2.3. Methods for Calculating CO₂ Emissions from Life Cycle Assessments (LCAs)

The monthly energy consumption data from 1973 to 2022 and the emission factors for LCA calculations are presented in Table 1 and Table 2, respectively. The emission factors for coal and natural gas were collected from the U.S. Environmental Protection Agency (EPA) GHG Emission Factors Hub [26]. The emission factor for electricity in this study was obtained from the U.S. EIA. In 2021, U.S. utility-scale power plants generated 4.11 trillion kWh of electricity, resulting in 1.65 billion metric tons (1.82 billion short tons) of CO₂ emissions. Hence, the CO₂ emission factor for electricity was determined to be 0.855 pounds/kWh (0.388 kg CO₂/kWh) [27]. The emission factors for total petroleum consumption across various sectors (residential, commercial, industrial, transportation, and electric power) were computed based on a series of energy sources, such as motor gasoline, distillate fuel, aviation gasoline, jet fuel, butane, ethane, propane, pentanes, and other oils. This calculation also considered the distribution of petroleum product consumption by sources and sectors [28]. Figure S1 in Supplemental Data S2 shows the percentage share of petroleum product consumption (motor gasoline, distillate fuel, hydrocarbon gas liquids, aviation gasoline, jet fuel) and their usage distribution across different sectors [27]. The emission factors were calculated as the weighted average of the percentage contribution of each energy source and their consumption data. The emission factor for hydrocarbon gas liquids varies based on the source and specific mix, and the percentage of individual components is also dependent on the local atmospheric pressure. Hydrocarbon gas liquids usually contain four components. In this study, the percentage of each individual component is assumed to be 25%. The emission factor for hydrocarbon gas liquids was determined by multiplying the emission factors of its four major components (butane, ethane, propane, and pentanes) by 25%. The CO₂ emissions from the LCA of each energy consumption from different sectors in the USA were calculated by multiplying the material consumption data with the corresponding emission factors (Equation (1)). The total CO₂ emissions (G_{total, CO₂}) were the sum of the CO₂ emissions from each energy consumption (G_i, _CO₂) from different energy sectors (Equation (2)).

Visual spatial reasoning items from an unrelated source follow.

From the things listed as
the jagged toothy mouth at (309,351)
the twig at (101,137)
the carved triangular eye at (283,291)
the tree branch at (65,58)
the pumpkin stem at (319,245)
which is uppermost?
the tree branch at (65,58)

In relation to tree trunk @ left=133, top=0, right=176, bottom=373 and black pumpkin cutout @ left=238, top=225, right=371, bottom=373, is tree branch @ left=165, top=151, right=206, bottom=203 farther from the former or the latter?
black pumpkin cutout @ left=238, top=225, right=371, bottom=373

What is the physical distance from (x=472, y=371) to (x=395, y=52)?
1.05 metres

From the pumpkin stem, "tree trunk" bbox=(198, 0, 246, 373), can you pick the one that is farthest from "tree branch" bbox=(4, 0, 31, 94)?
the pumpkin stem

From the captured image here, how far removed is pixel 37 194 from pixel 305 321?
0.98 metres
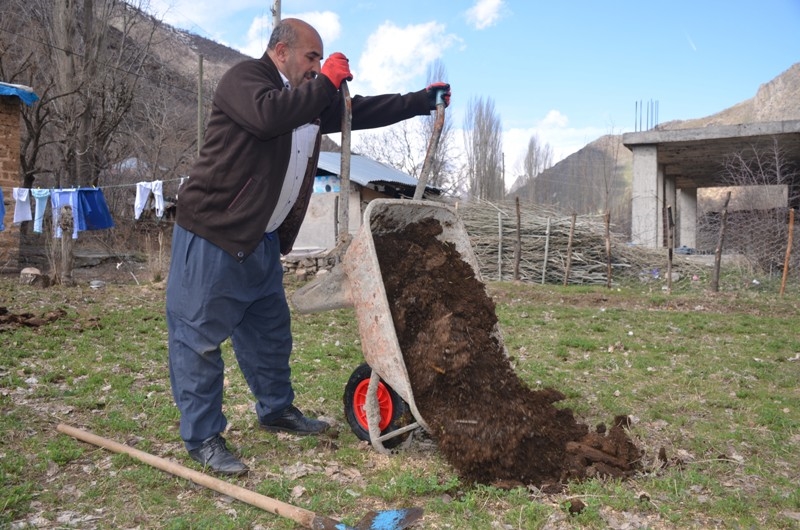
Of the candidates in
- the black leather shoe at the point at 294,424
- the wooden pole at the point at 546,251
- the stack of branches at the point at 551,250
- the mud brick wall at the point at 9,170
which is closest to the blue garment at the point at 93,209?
the mud brick wall at the point at 9,170

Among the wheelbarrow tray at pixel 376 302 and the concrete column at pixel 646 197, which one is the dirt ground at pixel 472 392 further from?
→ the concrete column at pixel 646 197

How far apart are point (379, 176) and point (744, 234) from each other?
10.7 m

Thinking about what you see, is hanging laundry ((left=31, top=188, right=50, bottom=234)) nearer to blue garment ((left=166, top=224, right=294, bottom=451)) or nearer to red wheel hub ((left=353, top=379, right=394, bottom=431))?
blue garment ((left=166, top=224, right=294, bottom=451))

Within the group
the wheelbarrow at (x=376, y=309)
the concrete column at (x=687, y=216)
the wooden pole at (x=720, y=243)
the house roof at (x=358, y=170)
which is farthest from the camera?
the concrete column at (x=687, y=216)

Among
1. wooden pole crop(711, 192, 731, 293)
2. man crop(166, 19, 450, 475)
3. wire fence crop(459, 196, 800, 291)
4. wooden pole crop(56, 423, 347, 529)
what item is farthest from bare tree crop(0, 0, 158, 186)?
man crop(166, 19, 450, 475)

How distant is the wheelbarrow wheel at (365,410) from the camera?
324cm

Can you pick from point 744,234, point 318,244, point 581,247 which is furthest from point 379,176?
point 744,234

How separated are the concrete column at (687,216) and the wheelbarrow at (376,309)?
2218 centimetres

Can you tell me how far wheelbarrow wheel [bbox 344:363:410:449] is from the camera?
128 inches

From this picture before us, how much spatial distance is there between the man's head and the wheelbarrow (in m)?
0.77

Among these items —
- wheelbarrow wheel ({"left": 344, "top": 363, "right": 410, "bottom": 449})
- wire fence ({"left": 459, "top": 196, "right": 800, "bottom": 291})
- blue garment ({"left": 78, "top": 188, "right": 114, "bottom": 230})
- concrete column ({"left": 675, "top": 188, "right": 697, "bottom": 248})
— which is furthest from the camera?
concrete column ({"left": 675, "top": 188, "right": 697, "bottom": 248})

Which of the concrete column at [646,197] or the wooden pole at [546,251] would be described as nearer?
the wooden pole at [546,251]

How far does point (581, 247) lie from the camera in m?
15.8

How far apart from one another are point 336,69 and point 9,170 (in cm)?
1205
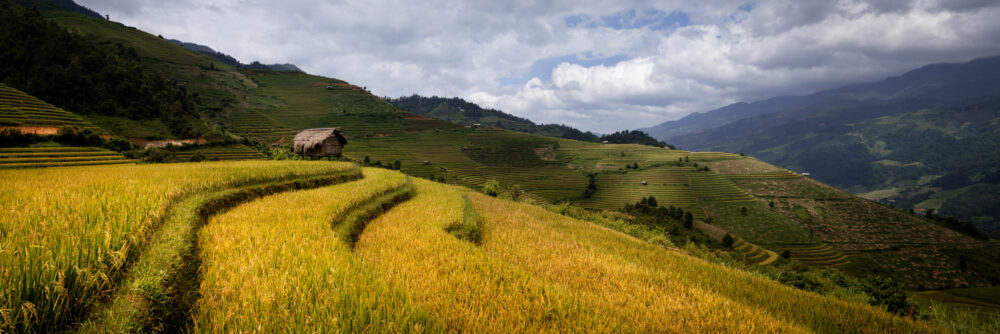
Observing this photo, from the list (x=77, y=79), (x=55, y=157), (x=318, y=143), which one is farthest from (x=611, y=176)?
(x=77, y=79)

G_{i, CO₂} = E_i × EF_{i, CO₂},

(1)

G_{total, {CO}_{2}} = \sum_{i = 1}^{8} (G_{i, {CO}_{2}}),

(2)

where i (i = 1, 2, 3, 4, 5, 6, 7, 8) denotes the energy types for the different sectors; E_i denotes the energy consumption data for the different sectors which are summarized in Table 1; and EF_{i, CO₂} are the CO₂ emission factors (EFs) for the different energy sources i, which are summarized in Table 2.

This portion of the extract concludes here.